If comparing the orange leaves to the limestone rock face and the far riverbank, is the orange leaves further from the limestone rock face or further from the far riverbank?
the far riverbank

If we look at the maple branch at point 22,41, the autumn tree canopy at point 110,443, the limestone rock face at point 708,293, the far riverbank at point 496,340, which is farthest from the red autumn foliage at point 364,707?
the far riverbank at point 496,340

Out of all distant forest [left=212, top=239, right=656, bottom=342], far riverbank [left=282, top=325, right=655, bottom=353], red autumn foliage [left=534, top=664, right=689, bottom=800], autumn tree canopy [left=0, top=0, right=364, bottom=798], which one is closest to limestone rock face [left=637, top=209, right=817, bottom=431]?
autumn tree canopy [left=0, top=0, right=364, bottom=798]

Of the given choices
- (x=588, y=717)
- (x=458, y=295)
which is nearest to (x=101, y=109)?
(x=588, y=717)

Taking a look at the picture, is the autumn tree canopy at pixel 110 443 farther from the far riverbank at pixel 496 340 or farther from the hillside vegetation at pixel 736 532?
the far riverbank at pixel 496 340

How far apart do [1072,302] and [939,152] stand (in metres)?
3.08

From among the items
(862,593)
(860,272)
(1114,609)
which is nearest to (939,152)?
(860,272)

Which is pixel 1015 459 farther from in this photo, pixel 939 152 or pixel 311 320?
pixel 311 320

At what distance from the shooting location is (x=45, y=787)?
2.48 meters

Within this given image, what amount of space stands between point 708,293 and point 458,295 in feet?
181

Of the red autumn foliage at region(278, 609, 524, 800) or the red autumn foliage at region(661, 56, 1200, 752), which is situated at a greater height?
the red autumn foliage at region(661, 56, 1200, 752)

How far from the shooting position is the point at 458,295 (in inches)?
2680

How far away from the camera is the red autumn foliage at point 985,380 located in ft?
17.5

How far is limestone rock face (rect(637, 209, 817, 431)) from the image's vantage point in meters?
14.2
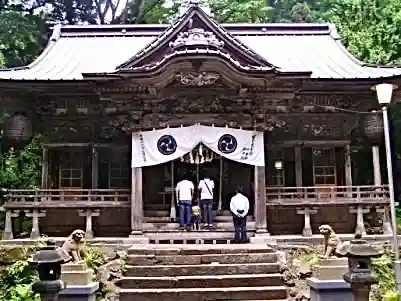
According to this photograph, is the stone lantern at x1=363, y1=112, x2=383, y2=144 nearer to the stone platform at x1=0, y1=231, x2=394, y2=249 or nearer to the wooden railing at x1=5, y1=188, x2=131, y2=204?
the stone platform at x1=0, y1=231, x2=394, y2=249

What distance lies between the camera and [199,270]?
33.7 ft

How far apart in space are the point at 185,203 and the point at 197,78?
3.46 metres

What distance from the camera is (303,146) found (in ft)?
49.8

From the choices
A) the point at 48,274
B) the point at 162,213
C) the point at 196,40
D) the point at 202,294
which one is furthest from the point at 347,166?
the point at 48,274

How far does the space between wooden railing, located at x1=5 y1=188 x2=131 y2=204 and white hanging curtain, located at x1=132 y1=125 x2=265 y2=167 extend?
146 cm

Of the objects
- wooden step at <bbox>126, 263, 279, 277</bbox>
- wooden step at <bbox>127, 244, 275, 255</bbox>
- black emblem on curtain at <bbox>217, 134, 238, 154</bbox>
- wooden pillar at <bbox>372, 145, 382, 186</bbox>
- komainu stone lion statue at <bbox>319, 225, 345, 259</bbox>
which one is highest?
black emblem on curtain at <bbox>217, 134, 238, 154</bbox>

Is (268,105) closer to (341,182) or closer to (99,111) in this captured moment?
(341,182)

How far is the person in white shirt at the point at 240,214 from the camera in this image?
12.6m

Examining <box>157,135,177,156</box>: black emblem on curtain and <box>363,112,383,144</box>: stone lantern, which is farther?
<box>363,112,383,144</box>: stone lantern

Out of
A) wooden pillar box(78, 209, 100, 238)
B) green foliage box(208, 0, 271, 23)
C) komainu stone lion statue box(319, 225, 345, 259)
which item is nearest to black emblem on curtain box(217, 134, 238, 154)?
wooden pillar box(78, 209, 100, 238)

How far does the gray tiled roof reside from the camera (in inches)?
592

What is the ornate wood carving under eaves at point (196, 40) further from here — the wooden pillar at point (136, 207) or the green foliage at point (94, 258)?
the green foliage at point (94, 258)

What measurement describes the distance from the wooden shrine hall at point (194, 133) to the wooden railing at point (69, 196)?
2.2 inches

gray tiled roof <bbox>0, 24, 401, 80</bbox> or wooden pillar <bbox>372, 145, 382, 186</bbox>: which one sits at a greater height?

━━━━━━━━

Can you echo back, word for word, the records from the line holding "How far is the" through the end of the records, both ends included?

### Solution
How far is the person in white shirt at the point at 240,214 from the camera in this image?
12.6m

Examining <box>157,135,177,156</box>: black emblem on curtain and <box>363,112,383,144</box>: stone lantern, which is farther?
<box>363,112,383,144</box>: stone lantern

Out of
A) wooden pillar box(78, 209, 100, 238)
B) green foliage box(208, 0, 271, 23)
C) komainu stone lion statue box(319, 225, 345, 259)
which item is nearest to black emblem on curtain box(217, 134, 238, 154)?
wooden pillar box(78, 209, 100, 238)

How far does the gray tiled roof reside from the camera (in inches)?
592

What is the ornate wood carving under eaves at point (196, 40) further from here — the wooden pillar at point (136, 207) or the green foliage at point (94, 258)?
the green foliage at point (94, 258)

What measurement describes the distance from the wooden shrine hall at point (194, 133) to the wooden railing at point (69, 196)?
2.2 inches

gray tiled roof <bbox>0, 24, 401, 80</bbox> or wooden pillar <bbox>372, 145, 382, 186</bbox>: which one sits at a greater height?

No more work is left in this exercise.